EU ambitions for energy only markets. The EU has generally opposed the idea
of capacity markets, perhaps partly on ideological grounds, but more
convincingly because national capacity markets are potentially a major barrier
to a “single market” in electricity. The power sector has always been a
national not an EU responsibility, so national capacity markets are a further
barrier to integration. Importantly a single market that includes capacity can
only make sense if there is a single security standard across the system. This
would need to be set centrally and applied in all EU countries participating in
the single electricity market. It seems unlikely that the German government,
for example, would be happy to see such a fundamental choice made in Brussels.
Will regulators allow price spikes? New
Zealand experience. A necessary (but not sufficient)
condition for a market to be effective in inducing investment is that the
political and regulatory framework can allow for major price spikes in which
the only constraint on prices is the willingness of someone to pay. General
experience is that this does not happen. New Zealand was brought to my
attention this week, and is interesting because of the high proportion of zero
marginal cost generation. As such it presents a foretaste of how this market
question might play out in other jurisdictions, as the advent of low carbon
technologies accentuates the gap between SRMC and LRMC, with SRMC falling to a
very low [4] or zero level, while LRMC,
ie the full cost of supplying power, rises.

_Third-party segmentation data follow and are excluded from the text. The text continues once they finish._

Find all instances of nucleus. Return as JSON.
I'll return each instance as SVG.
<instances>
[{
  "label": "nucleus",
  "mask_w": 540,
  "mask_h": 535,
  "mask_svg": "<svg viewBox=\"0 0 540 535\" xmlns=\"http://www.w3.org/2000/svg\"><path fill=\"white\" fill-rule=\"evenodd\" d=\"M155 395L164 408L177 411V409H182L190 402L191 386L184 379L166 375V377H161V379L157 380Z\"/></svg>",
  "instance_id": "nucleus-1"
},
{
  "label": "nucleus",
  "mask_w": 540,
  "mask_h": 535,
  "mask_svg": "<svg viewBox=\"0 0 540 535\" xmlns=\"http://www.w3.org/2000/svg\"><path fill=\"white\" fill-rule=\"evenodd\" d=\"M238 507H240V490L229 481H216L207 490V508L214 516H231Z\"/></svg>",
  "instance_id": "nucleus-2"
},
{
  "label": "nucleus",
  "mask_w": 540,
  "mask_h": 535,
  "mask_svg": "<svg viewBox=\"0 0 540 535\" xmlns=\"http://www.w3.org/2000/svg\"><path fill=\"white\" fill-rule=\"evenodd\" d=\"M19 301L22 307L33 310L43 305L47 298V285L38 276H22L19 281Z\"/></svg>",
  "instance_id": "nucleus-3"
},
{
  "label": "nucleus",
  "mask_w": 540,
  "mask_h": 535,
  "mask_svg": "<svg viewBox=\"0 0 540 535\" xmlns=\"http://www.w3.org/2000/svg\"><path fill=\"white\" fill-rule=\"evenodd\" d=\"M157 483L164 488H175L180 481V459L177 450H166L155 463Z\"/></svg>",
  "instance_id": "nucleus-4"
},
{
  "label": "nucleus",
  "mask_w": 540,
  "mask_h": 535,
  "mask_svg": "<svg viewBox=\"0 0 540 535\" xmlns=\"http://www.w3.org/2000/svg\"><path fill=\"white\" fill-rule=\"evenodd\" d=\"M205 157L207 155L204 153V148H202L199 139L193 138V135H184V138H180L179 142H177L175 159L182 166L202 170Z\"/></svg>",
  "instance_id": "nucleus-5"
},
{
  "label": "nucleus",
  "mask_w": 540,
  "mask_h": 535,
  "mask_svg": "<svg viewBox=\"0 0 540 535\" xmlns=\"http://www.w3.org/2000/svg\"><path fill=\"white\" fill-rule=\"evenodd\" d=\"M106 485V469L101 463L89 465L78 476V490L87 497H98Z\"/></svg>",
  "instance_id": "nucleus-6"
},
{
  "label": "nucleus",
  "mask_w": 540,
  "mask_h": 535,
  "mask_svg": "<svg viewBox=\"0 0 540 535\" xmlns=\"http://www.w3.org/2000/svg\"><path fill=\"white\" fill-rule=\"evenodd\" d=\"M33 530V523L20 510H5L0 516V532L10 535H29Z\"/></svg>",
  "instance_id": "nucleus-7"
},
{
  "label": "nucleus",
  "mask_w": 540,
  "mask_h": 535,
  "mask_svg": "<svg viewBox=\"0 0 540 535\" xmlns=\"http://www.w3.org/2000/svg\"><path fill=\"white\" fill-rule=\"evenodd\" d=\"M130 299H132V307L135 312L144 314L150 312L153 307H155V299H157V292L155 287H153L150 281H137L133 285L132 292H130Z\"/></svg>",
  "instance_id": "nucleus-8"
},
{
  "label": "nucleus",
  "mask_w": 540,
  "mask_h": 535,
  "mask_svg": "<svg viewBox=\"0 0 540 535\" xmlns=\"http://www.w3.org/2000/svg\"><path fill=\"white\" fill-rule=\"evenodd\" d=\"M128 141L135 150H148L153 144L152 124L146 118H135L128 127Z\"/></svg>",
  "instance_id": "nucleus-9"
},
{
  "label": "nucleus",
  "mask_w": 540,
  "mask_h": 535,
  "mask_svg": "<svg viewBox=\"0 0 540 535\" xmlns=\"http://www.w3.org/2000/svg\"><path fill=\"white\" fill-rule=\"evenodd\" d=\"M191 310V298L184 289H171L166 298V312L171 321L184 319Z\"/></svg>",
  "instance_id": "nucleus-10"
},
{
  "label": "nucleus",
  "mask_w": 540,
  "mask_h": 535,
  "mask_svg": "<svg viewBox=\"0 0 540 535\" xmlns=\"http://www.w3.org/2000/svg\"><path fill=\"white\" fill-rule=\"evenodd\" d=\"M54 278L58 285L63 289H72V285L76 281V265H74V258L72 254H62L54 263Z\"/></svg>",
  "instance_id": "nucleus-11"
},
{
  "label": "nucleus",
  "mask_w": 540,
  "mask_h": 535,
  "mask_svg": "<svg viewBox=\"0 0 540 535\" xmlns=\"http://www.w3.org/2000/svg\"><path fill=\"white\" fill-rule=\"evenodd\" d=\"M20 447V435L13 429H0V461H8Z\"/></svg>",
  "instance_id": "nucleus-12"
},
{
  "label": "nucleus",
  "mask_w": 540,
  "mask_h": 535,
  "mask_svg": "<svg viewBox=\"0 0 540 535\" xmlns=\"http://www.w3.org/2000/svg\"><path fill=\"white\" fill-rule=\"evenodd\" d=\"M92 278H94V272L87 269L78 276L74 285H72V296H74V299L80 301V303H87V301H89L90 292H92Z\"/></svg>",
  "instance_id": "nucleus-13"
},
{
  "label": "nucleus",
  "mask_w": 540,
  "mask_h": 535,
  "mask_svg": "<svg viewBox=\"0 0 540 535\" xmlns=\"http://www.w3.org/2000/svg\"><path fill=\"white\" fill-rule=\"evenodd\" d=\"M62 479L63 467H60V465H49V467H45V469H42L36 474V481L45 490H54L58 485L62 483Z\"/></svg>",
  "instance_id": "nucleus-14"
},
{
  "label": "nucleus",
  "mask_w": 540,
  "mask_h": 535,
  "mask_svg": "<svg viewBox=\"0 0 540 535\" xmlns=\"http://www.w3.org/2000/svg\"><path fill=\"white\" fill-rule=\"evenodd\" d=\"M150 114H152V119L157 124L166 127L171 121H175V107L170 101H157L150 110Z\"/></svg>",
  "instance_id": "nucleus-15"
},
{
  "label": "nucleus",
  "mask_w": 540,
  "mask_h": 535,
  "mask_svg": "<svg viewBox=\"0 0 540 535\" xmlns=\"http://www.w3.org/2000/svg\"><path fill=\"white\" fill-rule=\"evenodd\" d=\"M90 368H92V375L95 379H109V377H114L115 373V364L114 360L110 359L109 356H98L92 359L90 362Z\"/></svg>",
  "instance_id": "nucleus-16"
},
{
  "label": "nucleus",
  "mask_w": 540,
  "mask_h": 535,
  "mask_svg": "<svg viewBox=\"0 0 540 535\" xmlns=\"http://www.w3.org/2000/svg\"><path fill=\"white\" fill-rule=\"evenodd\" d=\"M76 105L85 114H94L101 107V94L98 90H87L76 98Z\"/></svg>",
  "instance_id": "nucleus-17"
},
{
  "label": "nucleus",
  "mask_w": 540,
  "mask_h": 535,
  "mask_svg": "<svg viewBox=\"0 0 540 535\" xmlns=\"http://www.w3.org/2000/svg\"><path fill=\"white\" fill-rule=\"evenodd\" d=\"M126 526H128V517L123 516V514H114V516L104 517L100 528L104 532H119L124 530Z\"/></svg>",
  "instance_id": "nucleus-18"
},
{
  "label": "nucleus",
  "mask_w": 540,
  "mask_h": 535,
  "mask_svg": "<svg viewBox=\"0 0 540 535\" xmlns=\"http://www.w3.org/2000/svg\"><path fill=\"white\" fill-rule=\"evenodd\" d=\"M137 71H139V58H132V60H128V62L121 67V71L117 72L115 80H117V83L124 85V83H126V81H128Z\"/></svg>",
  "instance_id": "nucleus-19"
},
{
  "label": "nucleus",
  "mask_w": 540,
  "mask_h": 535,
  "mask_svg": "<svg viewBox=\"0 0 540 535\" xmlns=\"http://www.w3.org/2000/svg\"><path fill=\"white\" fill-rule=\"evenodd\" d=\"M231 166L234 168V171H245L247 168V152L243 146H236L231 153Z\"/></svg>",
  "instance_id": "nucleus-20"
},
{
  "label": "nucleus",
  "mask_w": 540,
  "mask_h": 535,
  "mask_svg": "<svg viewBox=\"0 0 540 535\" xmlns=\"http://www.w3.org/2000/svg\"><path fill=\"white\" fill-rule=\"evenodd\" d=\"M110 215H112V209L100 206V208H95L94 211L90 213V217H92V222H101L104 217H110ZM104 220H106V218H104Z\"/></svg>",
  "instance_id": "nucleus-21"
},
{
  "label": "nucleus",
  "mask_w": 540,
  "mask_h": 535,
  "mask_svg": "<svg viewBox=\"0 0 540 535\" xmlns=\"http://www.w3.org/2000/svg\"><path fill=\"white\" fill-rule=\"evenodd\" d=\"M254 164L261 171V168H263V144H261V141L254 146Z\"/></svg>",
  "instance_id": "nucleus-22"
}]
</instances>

The story, for market enthusiasts,
is not encouraging.
Price spikes do
occur and are subject to regular complaints of an “undesirable trading situation”, allowing the regulatory authority to
intervene and remedy the problem. So the natural “market” development of supply
shortages, inducing higher prices to bring forward additional supply or curtail
demand, is heavily constrained.
Prima facie
this should make life difficult for the generation utilities. However most are
vertically integrated into retail supply, and there have also been complaints
about the margins prevailing in retail supply. If correct this suggests that any
damage to the financial viability of generation is offset at least in part by
the ability to sustain excessive margins in another part of the business, a
situation that would be strongly redolent of complaints made about UK energy
utilities.
Ideology. In both New Zealand and the UK, there is
substantial tension between “energy only” free market enthusiasts and the
development of centrally directed capacity markets. Central purchasing has
entered the UK by stealth under Conservative or Conservative led coalition
governments. In New Zealand the left of centre Labour and Greens proposed a
central buyer model, only to be accused of Soviet-style economic vandalism.
We can expect
these controversies to continue and to accelerate as the world moves further
towards a low carbon, zero marginal cost world. But it is more and more evident
that conventional assumptions about electricity wholesale markets are no longer
“fit for purpose” and we shall in due course see further rounds of major
reform.
The Oxford Martin School Programme on the Integration of Renewable Energy will be returning to these and other questions, not just for the UK but in a wider international context.
[1] To be wholly accurate, we should distinguish actual
total costs from the concept of long run marginal cost, but for the purposes of
this particular exposition the distinction need not concern us very much.
[2] This
is most easy to demonstrate for peaking plant, which can only earn enough to
cover its fuel cost even in the very few hours when it runs. But a similar
revenue shortfall will apply to almost all plant to some degree.
[3] John
Kay. FT.
July 2013.
[4]
CCS, if it is ever built, might provide an exception to this.